Born in 1739 in Paramaribo, Susanna was the daughter of Dutch lawyer Solomon du Plessis (1705-1785) and the plantation owner Johanna Margaretha van Strijp (1706–1769). She descended from French Huguenot refugees on her father's side. Her mother had inherited a plantation after her first spouse. Her father returned to the Netherlands in 1747 and was banned from returning to the colony in 1755.

She married in 1754 at the age of 15 to Frans Laurens Willem Grand (1730–1762); he died early, the marriage having produced no children. She inherited the big plantation Grand Plaisir from her late spouse at the age of 23 in 1762. In 1767, she married Frederik Cornelis Stolkert (c. 1747 – c. 1804), son of Elisabeth Buys.

Susanna du Plessis was a successful plantation owner who amassed a fortune from her plantations: despite being a married woman and thus under the guardianship of her husband in contemporary law, she had secured the right to manage her own property in her marriage contract and was thus able to continue to manage the plantation personally after her second marriage in 1767. She divorced her second husband Frederick in 1783, accusing him of cruelty and claiming she feared for her life. She then moved to the capital Paramaribo.
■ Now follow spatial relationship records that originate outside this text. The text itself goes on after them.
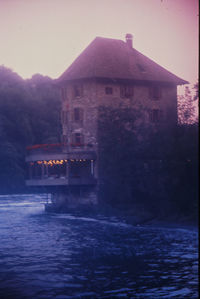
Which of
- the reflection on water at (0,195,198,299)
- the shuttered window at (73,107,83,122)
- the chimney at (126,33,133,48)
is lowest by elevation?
the reflection on water at (0,195,198,299)

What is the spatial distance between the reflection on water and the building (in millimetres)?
11620

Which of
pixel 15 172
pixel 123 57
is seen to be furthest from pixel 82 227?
pixel 15 172

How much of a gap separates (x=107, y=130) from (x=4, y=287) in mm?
31313

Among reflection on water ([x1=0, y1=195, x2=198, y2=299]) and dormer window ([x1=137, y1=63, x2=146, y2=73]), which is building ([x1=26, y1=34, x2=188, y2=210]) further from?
reflection on water ([x1=0, y1=195, x2=198, y2=299])

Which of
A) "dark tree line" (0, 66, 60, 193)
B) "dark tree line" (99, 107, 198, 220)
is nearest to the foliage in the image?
"dark tree line" (99, 107, 198, 220)

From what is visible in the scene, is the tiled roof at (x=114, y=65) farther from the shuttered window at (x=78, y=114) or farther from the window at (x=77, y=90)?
the shuttered window at (x=78, y=114)

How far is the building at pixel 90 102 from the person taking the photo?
50000mm

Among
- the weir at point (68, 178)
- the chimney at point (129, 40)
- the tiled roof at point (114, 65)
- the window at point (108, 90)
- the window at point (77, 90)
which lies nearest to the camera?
the weir at point (68, 178)

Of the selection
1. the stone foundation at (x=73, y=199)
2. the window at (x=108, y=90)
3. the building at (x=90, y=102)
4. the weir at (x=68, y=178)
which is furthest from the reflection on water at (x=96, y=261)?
the window at (x=108, y=90)

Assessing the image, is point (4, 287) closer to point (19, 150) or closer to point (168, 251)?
point (168, 251)

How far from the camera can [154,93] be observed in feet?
176

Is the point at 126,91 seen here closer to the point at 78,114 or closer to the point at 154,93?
the point at 154,93

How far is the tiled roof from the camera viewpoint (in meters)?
51.5

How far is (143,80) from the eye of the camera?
173ft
She died in Paramaribo in 1795 and was buried at the gravesite "De Oude Oranjetuin" in Paramaribo. Her tombstone reads: "Finally I have come to rest". It was placed in the floor of the Reformed church in Paramaribo in 1835.

==Legacy==

Already during her own lifetime, she was mentioned, though not by name, in publications describing the cruelty of slavery, which contributed to the anti-slavery movement. She allegedly drowned the baby of one of her slaves because it wouldn't stop crying. The most famous story about her cruelty is about the mulatto slave concubine of her husband, Alida, whose breasts she allegedly cut off and served to her husband at dinner. There is however no confirmation of any of the stories told about her sadistic treatment of her slaves.
It is plausible that she was the subject of a smear campaign by her ex-husband and the governor, who had been a political advisory to her father.

Susanna du Plessis was the object of the play Susanna Duplessis (1963) by Jo Dompig and Eddy Bruma. Her alleged acts of cruelty are also featured in the novel Flarden by Codfried Schreef.